Exercise:
Your job is to restate each entry word for word.

Material provided:
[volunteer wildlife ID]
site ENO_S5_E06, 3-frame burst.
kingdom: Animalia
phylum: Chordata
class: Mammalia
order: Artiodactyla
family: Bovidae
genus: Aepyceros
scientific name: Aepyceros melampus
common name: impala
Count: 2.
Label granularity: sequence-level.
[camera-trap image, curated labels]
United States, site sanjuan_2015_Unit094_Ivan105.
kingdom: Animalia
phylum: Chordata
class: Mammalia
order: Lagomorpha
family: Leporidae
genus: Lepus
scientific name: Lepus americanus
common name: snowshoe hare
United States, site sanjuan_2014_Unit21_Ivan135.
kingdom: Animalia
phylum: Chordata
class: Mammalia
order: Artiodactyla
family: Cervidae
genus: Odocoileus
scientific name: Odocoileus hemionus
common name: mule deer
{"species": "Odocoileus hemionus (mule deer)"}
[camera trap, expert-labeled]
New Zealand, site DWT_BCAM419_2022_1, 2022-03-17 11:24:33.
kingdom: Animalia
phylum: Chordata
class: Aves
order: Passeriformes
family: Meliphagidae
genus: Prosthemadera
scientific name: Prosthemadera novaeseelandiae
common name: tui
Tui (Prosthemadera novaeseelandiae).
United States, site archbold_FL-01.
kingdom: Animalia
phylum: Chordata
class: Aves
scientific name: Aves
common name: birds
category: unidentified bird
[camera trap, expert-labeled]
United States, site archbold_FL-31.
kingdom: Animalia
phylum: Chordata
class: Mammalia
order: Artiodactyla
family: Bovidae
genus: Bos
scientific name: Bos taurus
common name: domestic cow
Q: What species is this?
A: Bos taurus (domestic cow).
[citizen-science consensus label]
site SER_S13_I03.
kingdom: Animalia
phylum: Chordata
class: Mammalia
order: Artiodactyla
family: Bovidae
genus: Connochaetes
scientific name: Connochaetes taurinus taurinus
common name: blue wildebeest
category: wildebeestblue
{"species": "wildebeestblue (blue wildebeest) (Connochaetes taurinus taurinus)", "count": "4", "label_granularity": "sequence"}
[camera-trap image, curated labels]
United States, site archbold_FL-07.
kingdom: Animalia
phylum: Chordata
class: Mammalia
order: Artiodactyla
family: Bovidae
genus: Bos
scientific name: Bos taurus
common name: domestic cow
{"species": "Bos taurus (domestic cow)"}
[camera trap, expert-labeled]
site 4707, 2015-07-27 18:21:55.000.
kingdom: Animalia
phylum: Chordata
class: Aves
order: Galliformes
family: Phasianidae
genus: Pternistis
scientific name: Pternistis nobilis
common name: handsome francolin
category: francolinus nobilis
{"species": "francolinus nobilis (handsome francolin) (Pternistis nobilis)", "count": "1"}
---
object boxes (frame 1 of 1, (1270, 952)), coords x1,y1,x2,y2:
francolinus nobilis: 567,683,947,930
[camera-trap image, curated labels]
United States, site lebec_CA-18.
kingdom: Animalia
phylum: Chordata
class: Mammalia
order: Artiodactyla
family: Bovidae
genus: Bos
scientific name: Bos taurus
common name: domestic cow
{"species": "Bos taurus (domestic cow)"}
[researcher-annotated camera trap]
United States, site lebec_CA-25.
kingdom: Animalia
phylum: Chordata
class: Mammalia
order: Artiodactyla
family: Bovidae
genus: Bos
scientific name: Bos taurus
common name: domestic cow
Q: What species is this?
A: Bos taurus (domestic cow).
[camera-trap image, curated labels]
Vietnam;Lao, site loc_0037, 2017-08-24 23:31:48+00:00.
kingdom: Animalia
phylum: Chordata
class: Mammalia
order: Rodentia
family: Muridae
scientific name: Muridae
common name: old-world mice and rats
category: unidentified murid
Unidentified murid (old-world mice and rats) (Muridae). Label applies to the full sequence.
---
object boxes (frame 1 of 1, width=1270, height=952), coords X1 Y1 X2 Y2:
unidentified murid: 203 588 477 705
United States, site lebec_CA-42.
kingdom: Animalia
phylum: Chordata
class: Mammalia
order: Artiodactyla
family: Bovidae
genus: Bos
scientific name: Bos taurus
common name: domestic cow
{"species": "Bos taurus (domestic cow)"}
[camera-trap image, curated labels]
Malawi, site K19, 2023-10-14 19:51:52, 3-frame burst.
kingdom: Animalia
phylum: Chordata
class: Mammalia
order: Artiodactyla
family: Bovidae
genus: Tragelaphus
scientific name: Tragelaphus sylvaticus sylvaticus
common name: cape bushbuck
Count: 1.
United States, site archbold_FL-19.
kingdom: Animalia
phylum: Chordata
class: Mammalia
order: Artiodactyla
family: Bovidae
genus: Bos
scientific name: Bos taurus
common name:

Response:
[volunteer wildlife ID]
site ENO_S5_E06, 3-frame burst.
kingdom: Animalia
phylum: Chordata
class: Mammalia
order: Artiodactyla
family: Bovidae
genus: Aepyceros
scientific name: Aepyceros melampus
common name: impala
Count: 2.
Label granularity: sequence-level.
[camera-trap image, curated labels]
United States, site sanjuan_2015_Unit094_Ivan105.
kingdom: Animalia
phylum: Chordata
class: Mammalia
order: Lagomorpha
family: Leporidae
genus: Lepus
scientific name: Lepus americanus
common name: snowshoe hare
United States, site sanjuan_2014_Unit21_Ivan135.
kingdom: Animalia
phylum: Chordata
class: Mammalia
order: Artiodactyla
family: Cervidae
genus: Odocoileus
scientific name: Odocoileus hemionus
common name: mule deer
{"species": "Odocoileus hemionus (mule deer)"}
[camera trap, expert-labeled]
New Zealand, site DWT_BCAM419_2022_1, 2022-03-17 11:24:33.
kingdom: Animalia
phylum: Chordata
class: Aves
order: Passeriformes
family: Meliphagidae
genus: Prosthemadera
scientific name: Prosthemadera novaeseelandiae
common name: tui
Tui (Prosthemadera novaeseelandiae).
United States, site archbold_FL-01.
kingdom: Animalia
phylum: Chordata
class: Aves
scientific name: Aves
common name: birds
category: unidentified bird
[camera trap, expert-labeled]
United States, site archbold_FL-31.
kingdom: Animalia
phylum: Chordata
class: Mammalia
order: Artiodactyla
family: Bovidae
genus: Bos
scientific name: Bos taurus
common name: domestic cow
Q: What species is this?
A: Bos taurus (domestic cow).
[citizen-science consensus label]
site SER_S13_I03.
kingdom: Animalia
phylum: Chordata
class: Mammalia
order: Artiodactyla
family: Bovidae
genus: Connochaetes
scientific name: Connochaetes taurinus taurinus
common name: blue wildebeest
category: wildebeestblue
{"species": "wildebeestblue (blue wildebeest) (Connochaetes taurinus taurinus)", "count": "4", "label_granularity": "sequence"}
[camera-trap image, curated labels]
United States, site archbold_FL-07.
kingdom: Animalia
phylum: Chordata
class: Mammalia
order: Artiodactyla
family: Bovidae
genus: Bos
scientific name: Bos taurus
common name: domestic cow
{"species": "Bos taurus (domestic cow)"}
[camera trap, expert-labeled]
site 4707, 2015-07-27 18:21:55.000.
kingdom: Animalia
phylum: Chordata
class: Aves
order: Galliformes
family: Phasianidae
genus: Pternistis
scientific name: Pternistis nobilis
common name: handsome francolin
category: francolinus nobilis
{"species": "francolinus nobilis (handsome francolin) (Pternistis nobilis)", "count": "1"}
---
object boxes (frame 1 of 1, (1270, 952)), coords x1,y1,x2,y2:
francolinus nobilis: 567,683,947,930
[camera-trap image, curated labels]
United States, site lebec_CA-18.
kingdom: Animalia
phylum: Chordata
class: Mammalia
order: Artiodactyla
family: Bovidae
genus: Bos
scientific name: Bos taurus
common name: domestic cow
{"species": "Bos taurus (domestic cow)"}
[researcher-annotated camera trap]
United States, site lebec_CA-25.
kingdom: Animalia
phylum: Chordata
class: Mammalia
order: Artiodactyla
family: Bovidae
genus: Bos
scientific name: Bos taurus
common name: domestic cow
Q: What species is this?
A: Bos taurus (domestic cow).
[camera-trap image, curated labels]
Vietnam;Lao, site loc_0037, 2017-08-24 23:31:48+00:00.
kingdom: Animalia
phylum: Chordata
class: Mammalia
order: Rodentia
family: Muridae
scientific name: Muridae
common name: old-world mice and rats
category: unidentified murid
Unidentified murid (old-world mice and rats) (Muridae). Label applies to the full sequence.
---
object boxes (frame 1 of 1, width=1270, height=952), coords X1 Y1 X2 Y2:
unidentified murid: 203 588 477 705
United States, site lebec_CA-42.
kingdom: Animalia
phylum: Chordata
class: Mammalia
order: Artiodactyla
family: Bovidae
genus: Bos
scientific name: Bos taurus
common name: domestic cow
{"species": "Bos taurus (domestic cow)"}
[camera-trap image, curated labels]
Malawi, site K19, 2023-10-14 19:51:52, 3-frame burst.
kingdom: Animalia
phylum: Chordata
class: Mammalia
order: Artiodactyla
family: Bovidae
genus: Tragelaphus
scientific name: Tragelaphus sylvaticus sylvaticus
common name: cape bushbuck
Count: 1.
United States, site archbold_FL-19.
kingdom: Animalia
phylum: Chordata
class: Mammalia
order: Artiodactyla
family: Bovidae
genus: Bos
scientific name: Bos taurus
common name:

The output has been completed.